Transport of glutamate, the disturbance of which has been implicated in amyotrophic lateral sclerosis (ALS), may be influenced by various substances. Excitatory sulfur amino acids (SAAs) could be increased in ALS, because the elevation of taurine, the final product of the metabolic pathway of SAAs, has been reported in this intractable disease.
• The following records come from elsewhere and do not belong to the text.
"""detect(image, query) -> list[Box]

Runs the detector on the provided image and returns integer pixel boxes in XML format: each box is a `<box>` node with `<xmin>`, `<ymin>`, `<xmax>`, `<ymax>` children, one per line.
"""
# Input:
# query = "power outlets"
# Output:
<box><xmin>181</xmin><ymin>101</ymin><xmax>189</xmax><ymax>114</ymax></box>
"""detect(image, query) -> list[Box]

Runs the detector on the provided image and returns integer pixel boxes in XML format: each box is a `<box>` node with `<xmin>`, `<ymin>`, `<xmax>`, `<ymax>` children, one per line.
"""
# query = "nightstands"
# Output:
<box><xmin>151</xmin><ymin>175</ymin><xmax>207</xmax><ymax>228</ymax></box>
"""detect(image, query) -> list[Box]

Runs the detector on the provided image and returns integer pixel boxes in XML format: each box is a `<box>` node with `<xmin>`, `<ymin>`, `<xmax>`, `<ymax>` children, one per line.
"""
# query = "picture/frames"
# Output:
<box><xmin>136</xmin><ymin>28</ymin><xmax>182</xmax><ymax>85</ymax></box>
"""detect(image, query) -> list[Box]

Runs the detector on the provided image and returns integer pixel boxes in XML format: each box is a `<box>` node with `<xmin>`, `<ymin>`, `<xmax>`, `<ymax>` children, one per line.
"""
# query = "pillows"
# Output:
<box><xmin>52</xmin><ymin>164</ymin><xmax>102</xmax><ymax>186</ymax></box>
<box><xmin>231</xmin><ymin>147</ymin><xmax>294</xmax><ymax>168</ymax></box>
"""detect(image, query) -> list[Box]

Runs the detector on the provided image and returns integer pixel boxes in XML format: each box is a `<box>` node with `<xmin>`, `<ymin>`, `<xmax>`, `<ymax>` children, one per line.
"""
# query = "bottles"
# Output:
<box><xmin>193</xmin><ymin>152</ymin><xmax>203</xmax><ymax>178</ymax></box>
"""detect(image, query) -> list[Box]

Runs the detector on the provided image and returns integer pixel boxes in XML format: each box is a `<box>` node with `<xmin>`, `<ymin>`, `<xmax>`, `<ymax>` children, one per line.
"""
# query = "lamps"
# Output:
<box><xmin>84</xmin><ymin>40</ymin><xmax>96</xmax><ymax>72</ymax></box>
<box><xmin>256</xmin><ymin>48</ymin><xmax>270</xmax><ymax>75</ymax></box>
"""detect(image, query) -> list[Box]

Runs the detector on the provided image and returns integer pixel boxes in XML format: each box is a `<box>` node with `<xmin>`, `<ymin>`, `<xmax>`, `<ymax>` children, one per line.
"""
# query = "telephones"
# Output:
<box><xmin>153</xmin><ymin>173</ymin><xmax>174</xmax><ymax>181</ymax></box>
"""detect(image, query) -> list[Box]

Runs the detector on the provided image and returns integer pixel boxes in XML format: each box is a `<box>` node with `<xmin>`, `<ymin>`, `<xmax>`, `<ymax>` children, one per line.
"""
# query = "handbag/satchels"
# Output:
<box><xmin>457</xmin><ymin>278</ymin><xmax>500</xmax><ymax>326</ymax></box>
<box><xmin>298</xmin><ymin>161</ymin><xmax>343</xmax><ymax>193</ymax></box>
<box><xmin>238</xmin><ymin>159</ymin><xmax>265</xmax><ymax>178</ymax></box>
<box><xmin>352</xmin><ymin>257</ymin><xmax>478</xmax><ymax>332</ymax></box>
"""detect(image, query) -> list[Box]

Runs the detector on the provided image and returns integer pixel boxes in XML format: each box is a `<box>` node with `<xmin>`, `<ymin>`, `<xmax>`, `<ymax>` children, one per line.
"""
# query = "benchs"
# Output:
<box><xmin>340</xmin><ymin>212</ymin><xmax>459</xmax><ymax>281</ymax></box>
I examined effects of excitatory SAAs on the transport of glutamate in synaptosomes. Synaptosome fractions were prepared by discontinuous density-gradient centrifugation from the rat cerebral cortex, and were incubated at 35 degrees C with varying concentrations of L-[3H] glutamate in the absence or presence of excitatory SAAs; cysteine sulfinic acid (CSA), cysteic acid (CA), homocysteine sulfinic acid (HCSA), homocysteic acid (HCA) and S-sulfocysteine (SC). Kinetic characterization of uptake confirmed the high-affinity nature of the transport system, the Michaelis constant (Km) for glutamate uptake being 10 microM. The nature of inhibition was competitive. Potent inhibition of transport was exhibited by CSA and CA, whereas substantially weaker inhibitory effects were exhibited by HCSA, and almost no effects by HCA or SC. Inhibition by excitatory SAAs, especially CSA and CA of the high-affinity glutamate transporter may be involved in the pathogenesis of ALS.